• _PROBLEMS_
**1)** In the film article, who is named as the sheriff to whom Bill reports his discovery?
**2)** Reproduce the stretch of the film article from "1942 film by" through "Billings is conducting.".

- Directed by: Lew Landers
- Written by: Paul Gangelin (adaptation)
- Screenplay by: Edwin Blum
- Story by: Hal Fimberg Robert B. Hunt
- Produced by: Colbert Clark
- Starring: Boris Karloff Peter Lorre
- Cinematography: Henry Freulich
- Edited by: Richard Fantl
- Color process: Black and white
- Production company: Columbia Pictures
- Distributed by: Columbia Pictures
- Release date: October 22, 1942;
- Running time: 67 minutes
- Country: United States
- Language: English

= The Boogie Man Will Get You =

1942 film by Lew Landers

The Boogie Man Will Get You is a 1942 American comedy horror film directed by Lew Landers and starring Boris Karloff and Peter Lorre. It was the final film Karloff made under his contract with Columbia Pictures, and it was filmed in the wake of his success in the 1941 Broadway production Arsenic and Old Lace. As he had done several times previously, Karloff played the part of a "mad scientist", Professor Billings, who is using the basement of his inn to conduct experiments using electricity to create a race of superhumans. The inn is bought by a new owner, who is initially unaware of the work Billings is conducting.

==Plot==
Faced with mortgage debts, Professor Nathaniel Billings sells his 18th-century tavern to Winnie Layden, who plans to turn it into a hotel. Billings stipulates as a condition of sale that he is able to continue working in a laboratory in the basement. His housekeeper Amelia Jones and hired hand Ebenezer also continue to work in the inn. Layden is initially unaware of the nature of Billings's experiments in the basement laboratory: he is attempting to use electricity to create a race of superhumans to help the war effort. Layden's ex-husband Bill is against the sale, but is too late to stop it, and decides to stay on at the inn for a few days.

One night at dinner, the residents hear the sounds of a ghost. Bill suspects that this is part of a plan to scare the new owner away. While investigating, Bill discovers in the basement the dead body of travelling salesman Johnson, an experiment subject who died shortly after the sale. He reports this discovery to the local sheriff Dr. Arthur Lorencz. After making inquiries, Lorencz realises the potential for profit and decides to work with Billings on a subsequent experiment. Their initial plan is to use Bill as a test subject, but this proves unsuccessful, so they turn their attention to Maxie, a visiting powder puff salesman.

• _Object detection data_
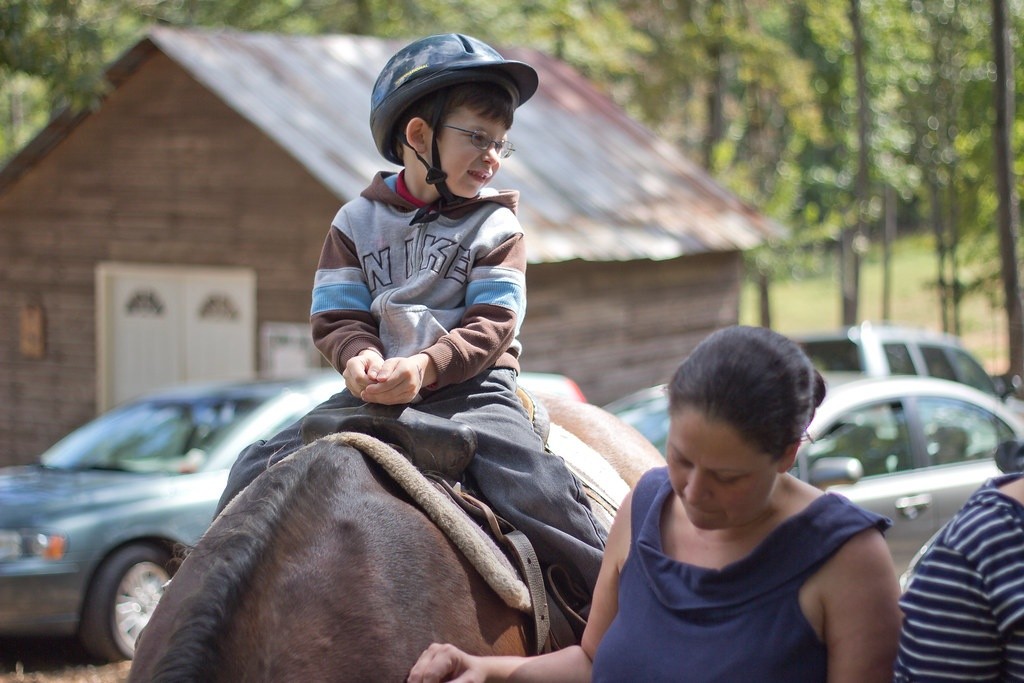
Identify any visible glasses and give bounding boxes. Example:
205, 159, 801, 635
429, 119, 516, 160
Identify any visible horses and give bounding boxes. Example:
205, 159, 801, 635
121, 389, 670, 683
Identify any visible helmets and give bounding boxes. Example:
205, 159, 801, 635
369, 33, 540, 168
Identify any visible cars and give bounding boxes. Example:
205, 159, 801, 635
602, 324, 996, 526
0, 367, 605, 668
782, 374, 1023, 595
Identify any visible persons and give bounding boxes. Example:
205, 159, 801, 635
895, 467, 1024, 683
403, 325, 902, 683
211, 34, 609, 642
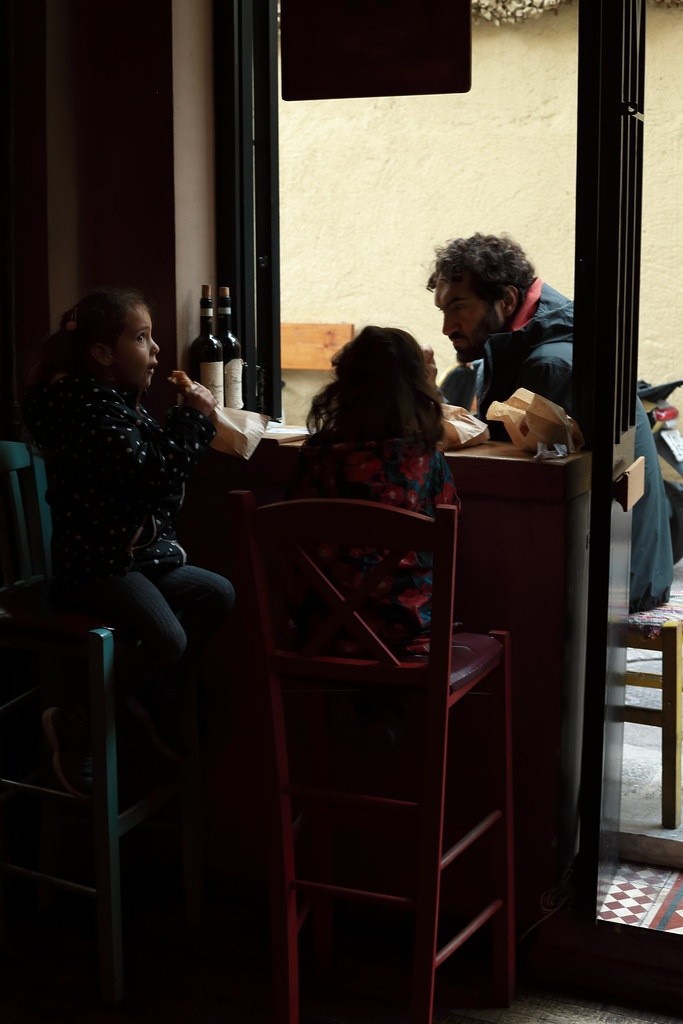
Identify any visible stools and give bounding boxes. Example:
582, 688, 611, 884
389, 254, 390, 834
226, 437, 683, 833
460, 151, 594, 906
1, 442, 162, 995
229, 488, 517, 1023
625, 599, 683, 830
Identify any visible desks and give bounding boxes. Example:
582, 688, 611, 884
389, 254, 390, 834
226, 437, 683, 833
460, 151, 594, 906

• _TASK RESPONSES_
**1)** Dr. Arthur Lorencz

**2)**
1942 film by Lew Landers

The Boogie Man Will Get You is a 1942 American comedy horror film directed by Lew Landers and starring Boris Karloff and Peter Lorre. It was the final film Karloff made under his contract with Columbia Pictures, and it was filmed in the wake of his success in the 1941 Broadway production Arsenic and Old Lace. As he had done several times previously, Karloff played the part of a "mad scientist", Professor Billings, who is using the basement of his inn to conduct experiments using electricity to create a race of superhumans. The inn is bought by a new owner, who is initially unaware of the work Billings is conducting.